§ **Document images with source code**:
┄┄┄┄┄┄┄┄┄┄┄┄┄┄┄┄┄┄┄┄

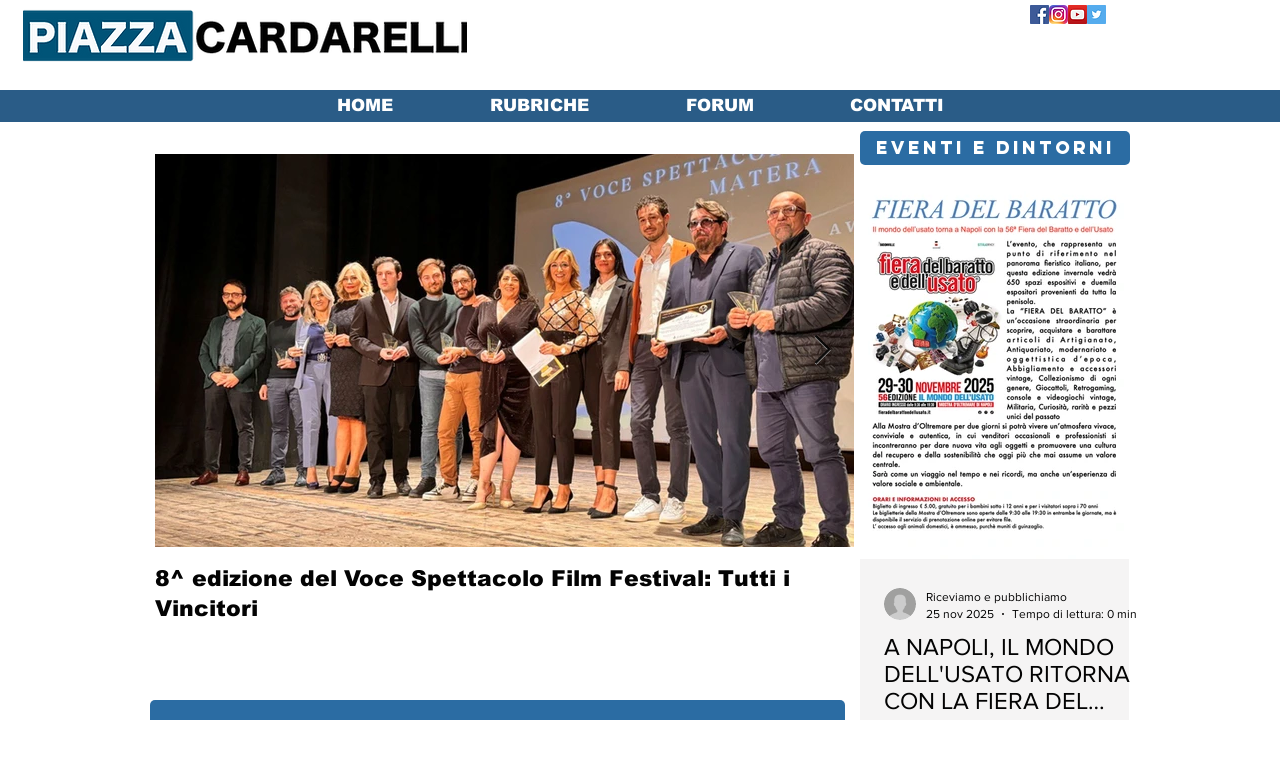

--- FILE ---
content_type: text/html; charset=utf-8
request_url: https://accounts.google.com/o/oauth2/postmessageRelay?parent=https%3A%2F%2Fstatic.parastorage.com&jsh=m%3B%2F_%2Fscs%2Fabc-static%2F_%2Fjs%2Fk%3Dgapi.lb.en.2kN9-TZiXrM.O%2Fd%3D1%2Frs%3DAHpOoo_B4hu0FeWRuWHfxnZ3V0WubwN7Qw%2Fm%3D__features__
body_size: 163
content:
<!DOCTYPE html><html><head><title></title><meta http-equiv="content-type" content="text/html; charset=utf-8"><meta http-equiv="X-UA-Compatible" content="IE=edge"><meta name="viewport" content="width=device-width, initial-scale=1, minimum-scale=1, maximum-scale=1, user-scalable=0"><script src='https://ssl.gstatic.com/accounts/o/2580342461-postmessagerelay.js' nonce="w_qyOEl7l8Y_lDQWHM1wzA"></script></head><body><script type="text/javascript" src="https://apis.google.com/js/rpc:shindig_random.js?onload=init" nonce="w_qyOEl7l8Y_lDQWHM1wzA"></script></body></html>

--- FILE ---
content_type: text/html; charset=utf-8
request_url: https://www.google.com/recaptcha/api2/aframe
body_size: 263
content:
<!DOCTYPE HTML><html><head><meta http-equiv="content-type" content="text/html; charset=UTF-8"></head><body><script nonce="xy27oCi9x15sVac2radNcw">/** Anti-fraud and anti-abuse applications only. See google.com/recaptcha */ try{var clients={'sodar':'https://pagead2.googlesyndication.com/pagead/sodar?'};window.addEventListener("message",function(a){try{if(a.source===window.parent){var b=JSON.parse(a.data);var c=clients[b['id']];if(c){var d=document.createElement('img');d.src=c+b['params']+'&rc='+(localStorage.getItem("rc::a")?sessionStorage.getItem("rc::b"):"");window.document.body.appendChild(d);sessionStorage.setItem("rc::e",parseInt(sessionStorage.getItem("rc::e")||0)+1);localStorage.setItem("rc::h",'1769102389310');}}}catch(b){}});window.parent.postMessage("_grecaptcha_ready", "*");}catch(b){}</script></body></html>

┄┄┄┄┄┄┄┄┄┄┄┄┄┄┄┄┄┄┄┄

§ **PROMPT**:
Output all of the records exactly as they appear above, but not the pictures.

§ **TASK RESPONSE**:
--- FILE ---
content_type: text/html; charset=utf-8
request_url: https://accounts.google.com/o/oauth2/postmessageRelay?parent=https%3A%2F%2Fstatic.parastorage.com&jsh=m%3B%2F_%2Fscs%2Fabc-static%2F_%2Fjs%2Fk%3Dgapi.lb.en.2kN9-TZiXrM.O%2Fd%3D1%2Frs%3DAHpOoo_B4hu0FeWRuWHfxnZ3V0WubwN7Qw%2Fm%3D__features__
body_size: 163
content:
<!DOCTYPE html><html><head><title></title><meta http-equiv="content-type" content="text/html; charset=utf-8"><meta http-equiv="X-UA-Compatible" content="IE=edge"><meta name="viewport" content="width=device-width, initial-scale=1, minimum-scale=1, maximum-scale=1, user-scalable=0"><script src='https://ssl.gstatic.com/accounts/o/2580342461-postmessagerelay.js' nonce="w_qyOEl7l8Y_lDQWHM1wzA"></script></head><body><script type="text/javascript" src="https://apis.google.com/js/rpc:shindig_random.js?onload=init" nonce="w_qyOEl7l8Y_lDQWHM1wzA"></script></body></html>

--- FILE ---
content_type: text/html; charset=utf-8
request_url: https://www.google.com/recaptcha/api2/aframe
body_size: 263
content:
<!DOCTYPE HTML><html><head><meta http-equiv="content-type" content="text/html; charset=UTF-8"></head><body><script nonce="xy27oCi9x15sVac2radNcw">/** Anti-fraud and anti-abuse applications only. See google.com/recaptcha */ try{var clients={'sodar':'https://pagead2.googlesyndication.com/pagead/sodar?'};window.addEventListener("message",function(a){try{if(a.source===window.parent){var b=JSON.parse(a.data);var c=clients[b['id']];if(c){var d=document.createElement('img');d.src=c+b['params']+'&rc='+(localStorage.getItem("rc::a")?sessionStorage.getItem("rc::b"):"");window.document.body.appendChild(d);sessionStorage.setItem("rc::e",parseInt(sessionStorage.getItem("rc::e")||0)+1);localStorage.setItem("rc::h",'1769102389310');}}}catch(b){}});window.parent.postMessage("_grecaptcha_ready", "*");}catch(b){}</script></body></html>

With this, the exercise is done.